Codementor Events

Java String Concatenation Explained

Published Mar 31, 2016Last updated Apr 12, 2017
Java String Concatenation Explained

I have seen a QuickTip here at Codementor and I want to explain it in more detail — to let you know why is it a best practice.

The QuickTip Itself

Let's see what is the best practice I will revise: "If you want to concatenate Strings don't use '+' but a StringBuilder because every time you use '+' a new object is created and you have a lot of unused objects in the memory."

You can read about this best practice in the Quick Tip of Suresh Atta here.

Well, actually what does he mean by "a new object is created"?

The Example

Let's start with the example from this QuickTip. I altered it a bit to have some content too:

String myString = "";
for(int i = 0; i < 1_000_000; i++) {
    myString += i;
}
System.out.println(myString);

As you can see I start with an empty String and then create a loop of one million numbers (1_000_000 is the way you can write 1000000 in Java 8 -- and actually I find it better and more readable).

Let's compile and don't run the application! It takes time, very much time! But why?

As Suresh mentions this code will create one million objects for nothing and trash up your memory. To be honest this creates around 2000000 objects -- so way more than he thinks.

To verify this let's look at the byte code of the generated .class file, however I don't want you to understand what's going on here, I include it for the sake of brevity:

public static void main(java.lang.String...);
    Code:
    0: ldc     #2   // String
    2: astore_1
    3: iconst_0
    4: istore_2
    5: iload_2
    6: ldc     #3   // int 1000000
    8: if_icmpge  36
   11: new     #4  // class java/lang/StringBuilder
   14: dup
   15: invokespecial #5  // Method java/lang/StringBuilder."<init>":()V
   18: aload_1
   19: invokevirtual #6  // Method java/lang/StringBuilder.append:(Ljava/lang/String;)Ljava/lang/StringBuilder;
   22: iload_2
   23: invokevirtual #7  // Method java/lang/StringBuilder.append:(I)Ljava/lang/StringBuilder;
   26: invokevirtual #8  // Method java/lang/StringBuilder.toString:()Ljava/lang/String;
   29: astore_1
   30: iinc    2, 1
   33: goto    5
   36: getstatic  #9  // Field java/lang/System.out:Ljava/io/PrintStream;
   39: aload_1
   40: invokevirtual #10  // Method java/io/PrintStream.println:(Ljava/lang/String;)V
   43: return

This is the byte code Java creates when you compile the application, you can look at it with the

javap -c YourClass.class

command.

The interesting part is between the lines 5 and 33. That's the for loop of the example. If you look carefully you can see that in the body of the loop a new StringBuilder is created (line 11) every time in the loop's body with the current contents of myString (line 19) and then the current value of i (line 23) is appended to the builder too. Then the current value of the StringBuilder is converted toString and myString gets this value assigned (line 26).

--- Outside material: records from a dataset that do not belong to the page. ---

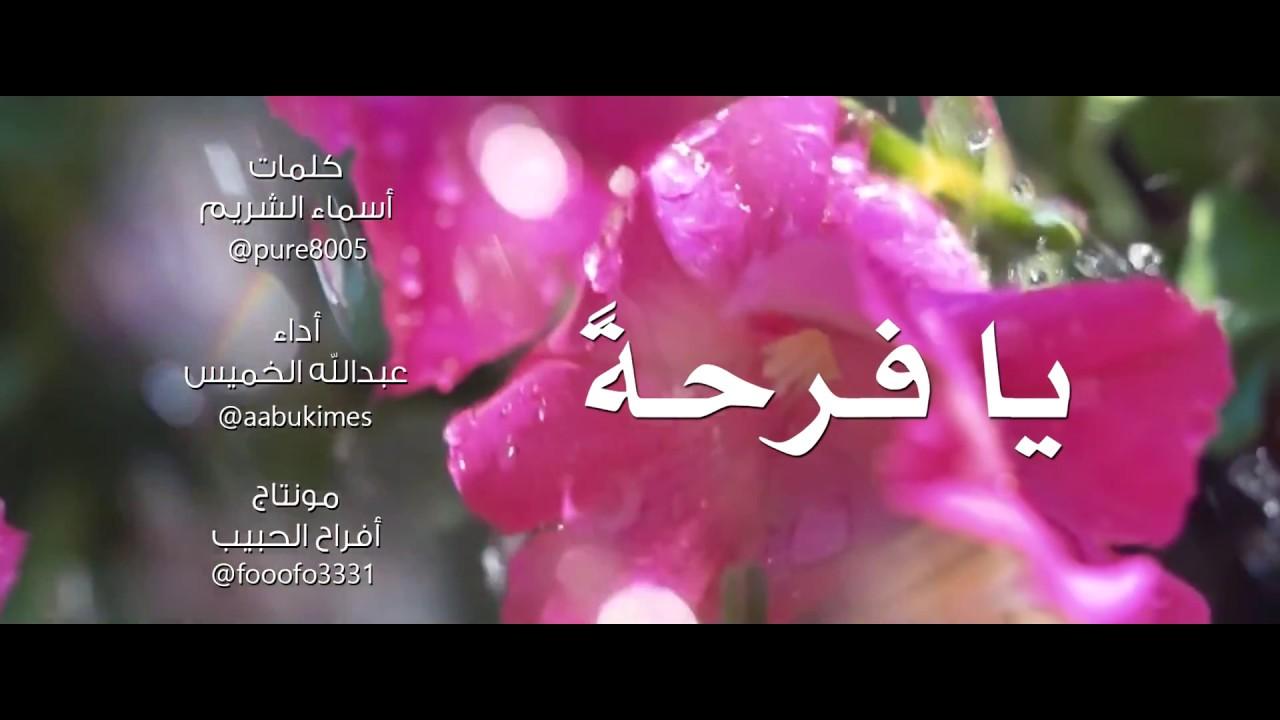 يا فرحة قد جاوزت افق المدى عبدالله الخميس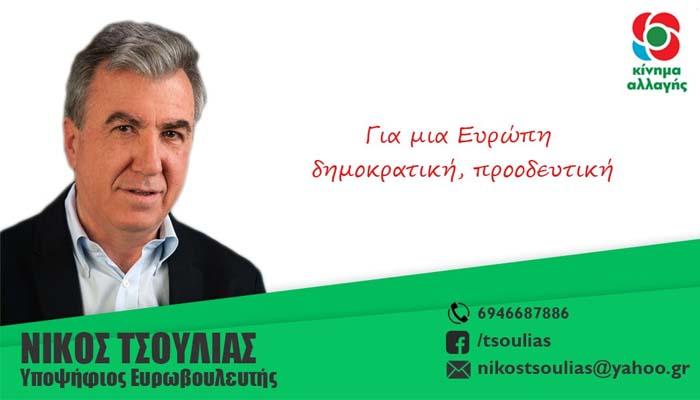 Νίκος Τσούλιας: Η άποψή μου για τις εξελίξεις στο ΚΙΝΑΛ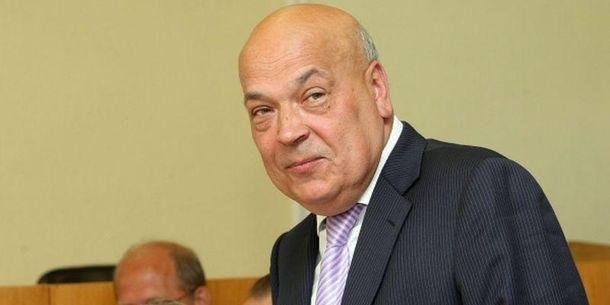 Губернатор Закарпатья Геннадий Москаль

And this is not a performant action. Object creation costs time and resources this is why this example code above takes way too long.

The Quick-Tip Solution

Now it is time to look at the quick tip our best practice since ever:

StringBuilder sb = new StringBuilder();
for(int i = 0; i < 1_000_000; i++) {
    sb.append(i);
}
System.out.println(sb.toString());

Here you create the StringBuilder outside of the for loop, append the value of i to the builder and at the end you print out the result. You can run this application because it finishes in no time (the only time-consuming here is to print out the result to the console because it is an I/O operation).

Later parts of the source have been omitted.